NVIDIA Kepler speculation thread

Latest as in the newest-plan-to-launch, or latest as in definitely-by-then?
A definitely-by-then. as long as nothing major pops up
I would put my money on a launch very similar to 6x00, when Barts came out 2 months before Cayman, only move the whole timeline up a month.
 
Last edited by a moderator:
Ah bummer I was hoping for the 600 series to be out by Christmas time. I definitely like seeing both competitor's products first before making a choice, so I hope Nvidia can do a paper launch or something and send out some engineering samples when AMD launches their cards so that some comparos can be done. I have been holding out on playing a lot of games just because I want to play them in DX 11 goodness!
 
Ah bummer I was hoping for the 600 series to be out by Christmas time. I definitely like seeing both competitor's products first before making a choice, so I hope Nvidia can do a paper launch or something and send out some engineering samples when AMD launches their cards so that some comparos can be done. I have been holding out on playing a lot of games just because I want to play them in DX 11 goodness!

But if there's a 6-month gap, as there was with Fermi, will the 600 series compete with Southern Islands or the generation after that?
 
Actually it was the other way around last time I heard about it - AMD/ATI paying for working chips only, while nV buys whole wafers

No idea if Harison is right about a supposed recent deal between NV and TSMC, but up to the recent past and always afaik neither AMD nor NVIDIA are paying per working chips or per wafer at TSMC in the strict sense. Both their contracts should be far more complicated and I doubt anyone but a few insiders have a complete and accurate picture about them.
 
keplerexascale8se2.png


Googlish

Of course, NVIDIA is a step forward towards the exa-scale, GPU generation, for example "Kepler" (Kepler, code-named), the "performance per watt, reached three times the ratio of Fermi" , and He is introduced in the form of complete Malachowsky. Data have been obtained at trial, that it might be a visible and can be obtained three times the power efficiency.

 However, Kepler is mostly in power efficiency, he said that due process technology 28nm. Mr. Malachowsky the "improvement of the process as there will, ultimately, electronic circuits, that will depend on the power architecture," words followed, and only process technology computer Exa-scale can not be achieved suggest was.  He said, "Hierarchy and I / O interconnect for computing unit, the software will require further improvements before." Down to how to improve the踏Mi込Manakatta Specifically, will the next generation of GPU and Kepler "Maxwell" (Maxwell, code-named), the major point that becomes the point mentioned by Mr. Malachowsky Maybe it's that.

GTC Workshop Japan

http://www.4gamer.net/games/120/G012093/20110722064/
 
Last edited by a moderator:
Typical marketing slide - look how close to the target they already are, only a few pixels! And so early too. ;)
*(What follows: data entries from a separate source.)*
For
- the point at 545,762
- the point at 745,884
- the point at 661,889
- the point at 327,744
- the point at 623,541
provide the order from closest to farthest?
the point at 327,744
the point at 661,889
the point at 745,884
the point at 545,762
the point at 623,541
If they want to match the perf/watt Kepler Target, then it looks like they will have to implement full rate FP64 already, as that will be reltively cheapest transistor wise.
 
I am wondering: If you have all the basics set (distributed geometry processing, unified memory space, high performance gather/scatter and so on), are fixing some of the shortcomings of your arch (narrow path between shader core and ROPs [which I am still inclined to view as an artificial limitation in order to keep power in check and you'd need double the data width for single cycle FP64 anyway]) and you go FP64 single cycle all the way - taken for granted that this is the cheapest way, wouldn't it also be one of the possible best inflection points to get rid of some of the fixed function hardware?

Reasoning being as follows:
- Games are limited with this-generation console ports, not requiring vast amounts of gfx horsepower for at least one generation of gfx hardware
- You have a new process tech and a fundamentally unchanged architecture (presuming the FP64 units were already present as one half of the SMs in Fermi as a kind of trailblazer - or has there been definite prove that two units are coupled together in FP64 mode?), so you can concentrate on porting this in the most power and space efficient way. Much like AMD seems to have done it in the past btw.
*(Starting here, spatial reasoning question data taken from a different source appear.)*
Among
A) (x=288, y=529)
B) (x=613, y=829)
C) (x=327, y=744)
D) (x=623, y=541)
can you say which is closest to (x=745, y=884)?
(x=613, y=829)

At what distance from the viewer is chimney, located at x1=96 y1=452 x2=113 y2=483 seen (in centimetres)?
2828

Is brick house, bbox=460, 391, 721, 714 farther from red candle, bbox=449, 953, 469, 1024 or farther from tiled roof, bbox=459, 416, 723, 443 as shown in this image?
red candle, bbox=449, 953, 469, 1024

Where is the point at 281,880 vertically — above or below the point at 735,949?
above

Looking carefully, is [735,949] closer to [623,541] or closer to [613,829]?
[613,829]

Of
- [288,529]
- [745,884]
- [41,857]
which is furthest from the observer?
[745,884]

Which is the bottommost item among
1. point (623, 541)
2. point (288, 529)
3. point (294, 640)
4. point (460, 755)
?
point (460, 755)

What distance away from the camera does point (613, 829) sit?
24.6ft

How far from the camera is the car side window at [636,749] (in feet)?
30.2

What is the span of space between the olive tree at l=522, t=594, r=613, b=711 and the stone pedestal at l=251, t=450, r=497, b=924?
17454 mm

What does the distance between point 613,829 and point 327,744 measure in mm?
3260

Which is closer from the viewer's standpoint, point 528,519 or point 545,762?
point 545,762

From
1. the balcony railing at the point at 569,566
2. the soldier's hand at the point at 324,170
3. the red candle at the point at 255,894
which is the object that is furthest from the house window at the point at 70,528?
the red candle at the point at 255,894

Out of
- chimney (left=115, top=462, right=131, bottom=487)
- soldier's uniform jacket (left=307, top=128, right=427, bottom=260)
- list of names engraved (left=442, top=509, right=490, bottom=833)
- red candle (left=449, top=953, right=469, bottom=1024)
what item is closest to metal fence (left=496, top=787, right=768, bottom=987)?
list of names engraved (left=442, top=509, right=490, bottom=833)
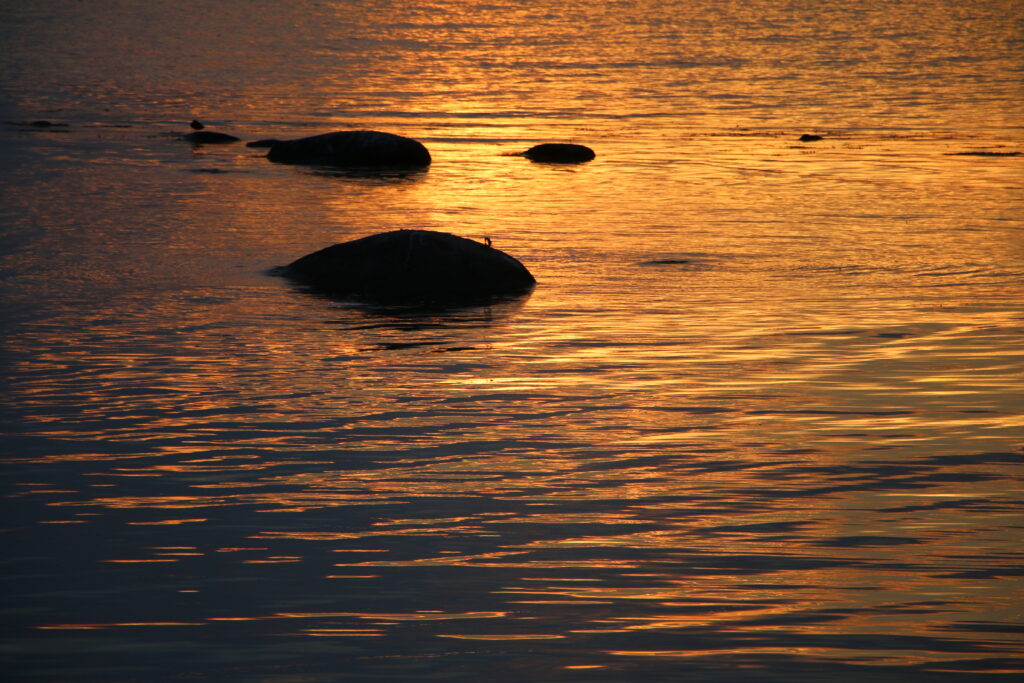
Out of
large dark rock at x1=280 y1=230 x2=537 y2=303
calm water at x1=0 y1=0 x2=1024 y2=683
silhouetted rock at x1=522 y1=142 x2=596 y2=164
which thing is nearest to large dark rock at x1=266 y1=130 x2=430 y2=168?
calm water at x1=0 y1=0 x2=1024 y2=683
It would seem like a smart move, unless I've forgot something important.
 
I am wondering: If you have all the basics set (distributed geometry processing, unified memory space, high performance gather/scatter and so on), are fixing some of the shortcomings of your arch (narrow path between shader core and ROPs [which I am still inclined to view as an artificial limitation in order to keep power in check and you'd need double the data width for single cycle FP64 anyway]) and you go FP64 single cycle all the way - taken for granted that this is the cheapest way, wouldn't it also be one of the possible best inflection points to get rid of some of the fixed function hardware?

Reasoning being as follows:
- Games are limited with this-generation console ports, not requiring vast amounts of gfx horsepower for at least one generation of gfx hardware
- You have a new process tech and a fundamentally unchanged architecture (presuming the FP64 units were already present as one half of the SMs in Fermi as a kind of trailblazer - or has there been definite prove that two units are coupled together in FP64 mode?), so you can concentrate on porting this in the most power and space efficient way. Much like AMD seems to have done it in the past btw.

It would seem like a smart move, unless I've forgot something important.

1:1 sp:dp is a monumentally bad idea. Unless you have no pretensions of catering to the gaming market at all. You'll lose an entire shrink while the competition isn't sitting idle.

EDIT:
Which is why I am not buying this particular bit.
 
Yes sure, that's a very valid point which I won't argue. But I am wondering (or maybe it already is done that way in GF1x0?): Can't you execute two 32 bit ops for every 64 bit op? I don't know though how large an overhead there is involved when doing full-speed FP64 versus twice the amount of ALUs and doing half-speed FP64.
 
Yes sure, that's a very valid point which I won't argue. But I am wondering (or maybe it already is done that way in GF1x0?): Can't you execute two 32 bit ops for every 64 bit op? I don't know though how large an overhead there is involved when doing full-speed FP64 versus twice the amount of ALUs and doing half-speed FP64.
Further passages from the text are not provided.